Case ID: misc_54/html/0268-01.html
Source: Caselaw Access Project
Author: {"author": "Brady, J.", "license": "Public Domain", "url": "https://static.case.law/"}
Date Created: 2024-08-24T03:29:51.129683

Hattie S. Thistle, Respondent, v. The New York City Railway Company, Appellant.
    (Supreme Court, Appellate Term,
    May, 1907.)
    Carriers — Statutory penalties enforceable against carrier — Liability to penalty for refusing transfer ticket —Where transfer ticket is given.
    Where, in an action for a penalty based upon a refusal to give a street railway passenger a transfer, the proof is simply that plaintiff asked for and received a transfer, a recovery is not justified because the transfer was not good in the direction she desired to travel.
    
      Appeal by the defendant from a judgment in favor of the plaintiff, rendered in the Municipal Court of the city of New York, eleventh district, borough of Manhattan.
    James L. Quackenbush (Henry F. Gannon, of counsel), for appellant.
    E. V. R. Ketchum, for respondent.
   Brady, J.

The plaintiff, according to her own testimony, boarded a Broadway car bound south; paid her fare and asked for a transfer to Canal street.

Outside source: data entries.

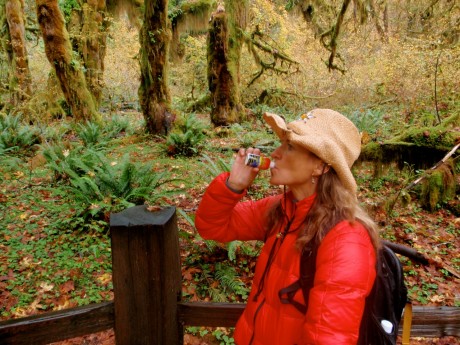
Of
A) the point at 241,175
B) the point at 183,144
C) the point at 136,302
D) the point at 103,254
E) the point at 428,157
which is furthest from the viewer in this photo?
the point at 183,144

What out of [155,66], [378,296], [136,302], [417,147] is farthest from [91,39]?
[378,296]

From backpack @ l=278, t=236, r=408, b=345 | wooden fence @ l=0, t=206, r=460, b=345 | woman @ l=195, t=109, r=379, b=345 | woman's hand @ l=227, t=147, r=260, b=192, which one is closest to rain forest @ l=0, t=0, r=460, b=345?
wooden fence @ l=0, t=206, r=460, b=345

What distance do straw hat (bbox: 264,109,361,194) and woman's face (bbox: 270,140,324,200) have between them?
0.07 meters

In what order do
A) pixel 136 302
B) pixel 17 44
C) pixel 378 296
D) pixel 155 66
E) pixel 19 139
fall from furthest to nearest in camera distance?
pixel 17 44, pixel 155 66, pixel 19 139, pixel 136 302, pixel 378 296

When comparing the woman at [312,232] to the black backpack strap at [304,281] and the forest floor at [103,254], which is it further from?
the forest floor at [103,254]

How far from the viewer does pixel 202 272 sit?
3.86 meters

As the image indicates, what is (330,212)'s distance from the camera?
1.56 meters

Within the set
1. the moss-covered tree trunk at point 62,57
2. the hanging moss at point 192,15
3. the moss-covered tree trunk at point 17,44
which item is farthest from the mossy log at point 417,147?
the moss-covered tree trunk at point 17,44

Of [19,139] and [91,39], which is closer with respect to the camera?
[19,139]

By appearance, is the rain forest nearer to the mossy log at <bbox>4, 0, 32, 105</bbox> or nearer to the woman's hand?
the mossy log at <bbox>4, 0, 32, 105</bbox>

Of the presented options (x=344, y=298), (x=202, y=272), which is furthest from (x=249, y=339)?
(x=202, y=272)

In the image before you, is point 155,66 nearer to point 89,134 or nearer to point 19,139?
point 89,134

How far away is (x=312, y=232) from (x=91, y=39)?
14.9 metres

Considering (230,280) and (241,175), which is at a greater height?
(241,175)
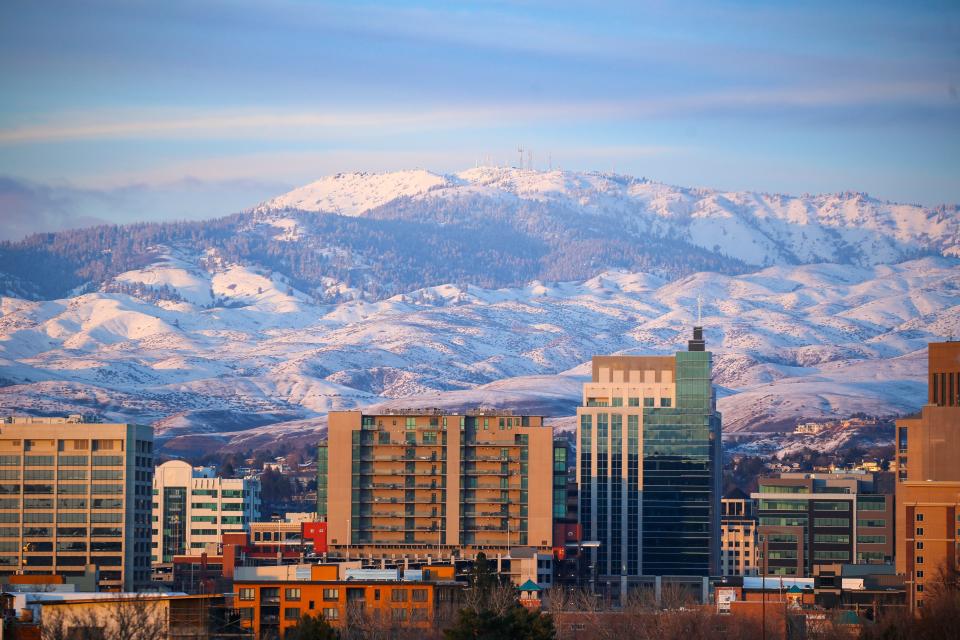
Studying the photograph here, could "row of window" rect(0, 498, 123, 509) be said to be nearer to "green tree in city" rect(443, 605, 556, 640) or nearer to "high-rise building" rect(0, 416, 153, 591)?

It does not appear from the testimony that she informed the conductor as to what direction on Canal street she desired to go. She received a transfer. She testified that she changed cars at Canal street, boarded a west bound car on that street, offered the transfer to the conductor and that the same was refused by him and that she thereupon paid a second fare. The proof shows that the transfer was good on Canal street cars going in an easterly direction from Broadway. In Gaspar v. New York City R. Co., 51 Misc. Rep. 43, this court held that, inasmuch as the action 'was to recover a penalty based upon a refusal to obey the mandate of a statute, the recovery should be sustained only upon strict proof of the violation thereof, and that, as. the passenger had only asked for a transfer td Amsterdam avenue, without specifying the direction required, and received one which was good on a car going north, she did not establish a refusal, although she desired to make the trip in a southerly direction and the transfer was not accepted on a car going south. The facts in the present case were similar, and the doctrine laid down in the case cited controls.

Gildersleeve and Seabury, JJ., concur.

Judgment reversed and new trial ordered, with costs to appellant to abide event.